A created a more “automated” version of this worksheet in google drive.
Prioritization Worksheet (Google Drive Link)
where I used the following rules:
The worksheet was completed by 4 key members:
- Business importance: Product Manager
- User importance: UX Designer
- Technical feasibility: Software Architect
- Resource feasibility: Project Manager
Each member rated his field by the rating rules and then a custom formula applied:
(Business + User importance) – (Technical + Resource feasibility) = Feature score
Features are then prioritized by their score which is a 4 members opinion.
Implications:
Each member should have conducted the required research and rate based on validated knowledge.
- business importance requires defined and clear business goals
- user importance requires user research (at least)

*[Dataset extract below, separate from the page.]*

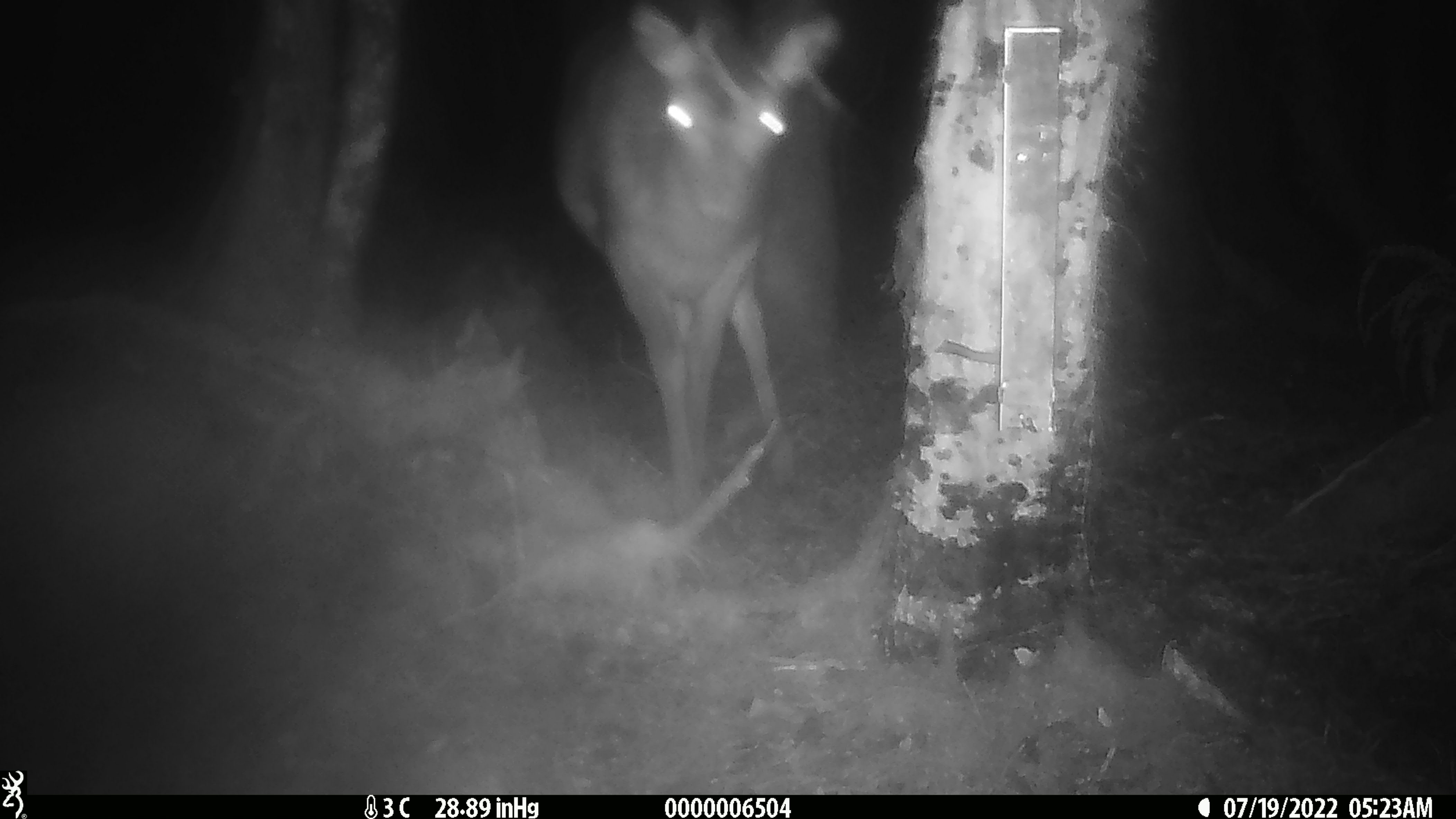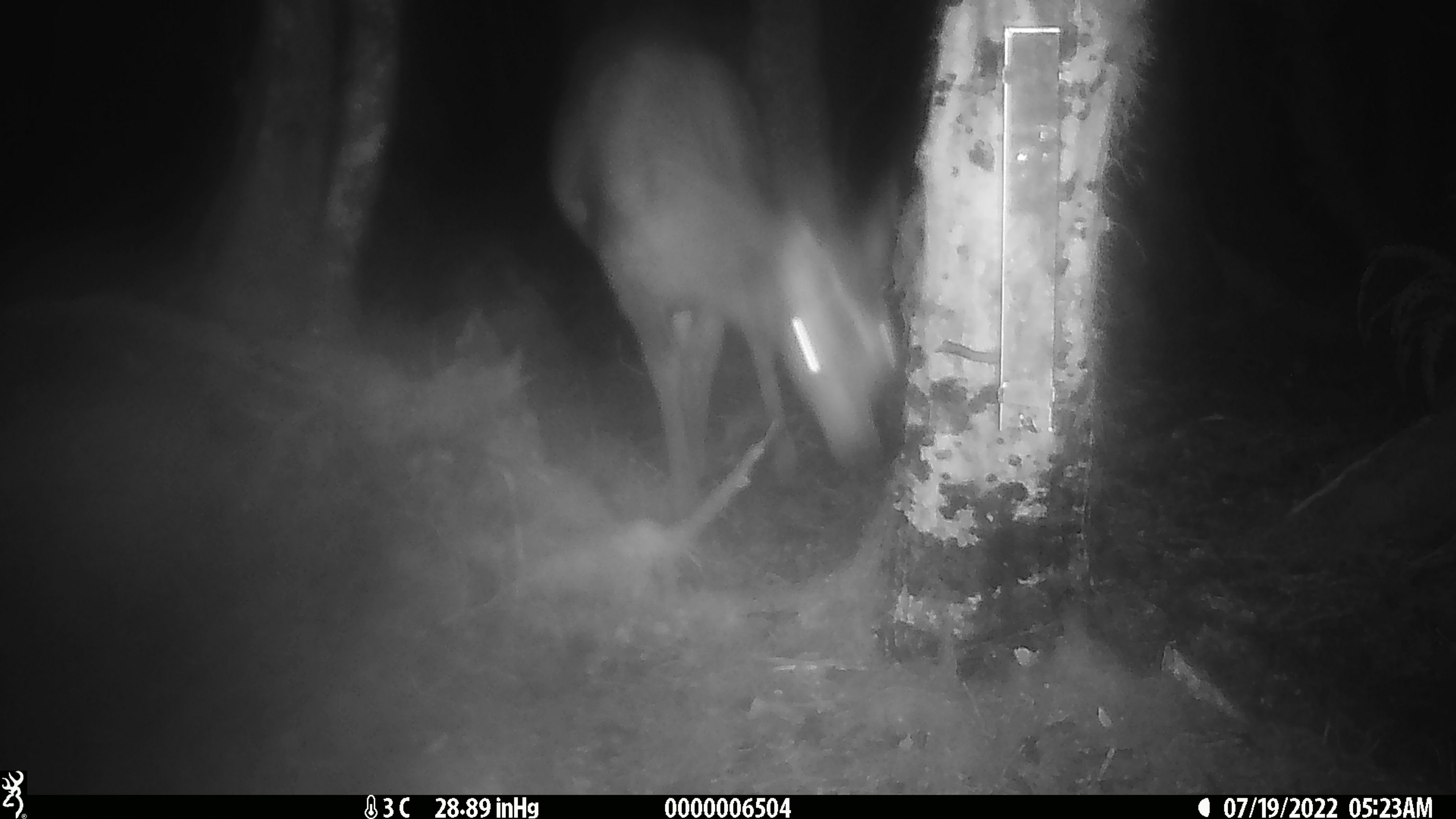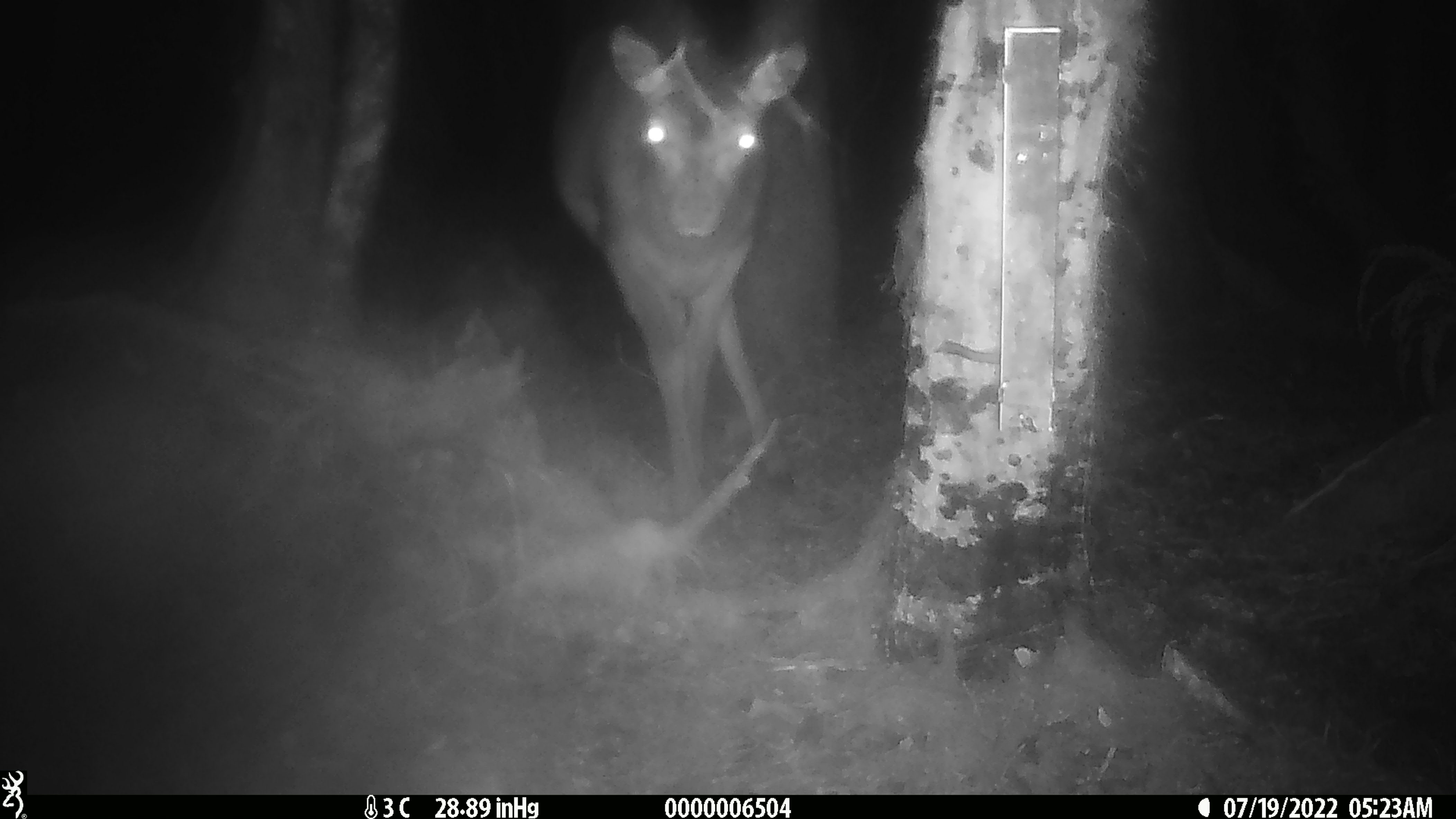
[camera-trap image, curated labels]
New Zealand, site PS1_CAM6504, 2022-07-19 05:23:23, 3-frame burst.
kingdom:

- technical feasibility requires technology knowledge and high-level architecture
- resource feasibility requires knowledge of team performance and project planning.
Additionally the initial feature set has to be well defined. New feature ideas should then pass the same process.
The results are presented below:
We processed in implementing the features with score over 0.
Value: we decided in a formal level on what features we should focus for this MVP.
What’s next? Create a prototype and test it with real users.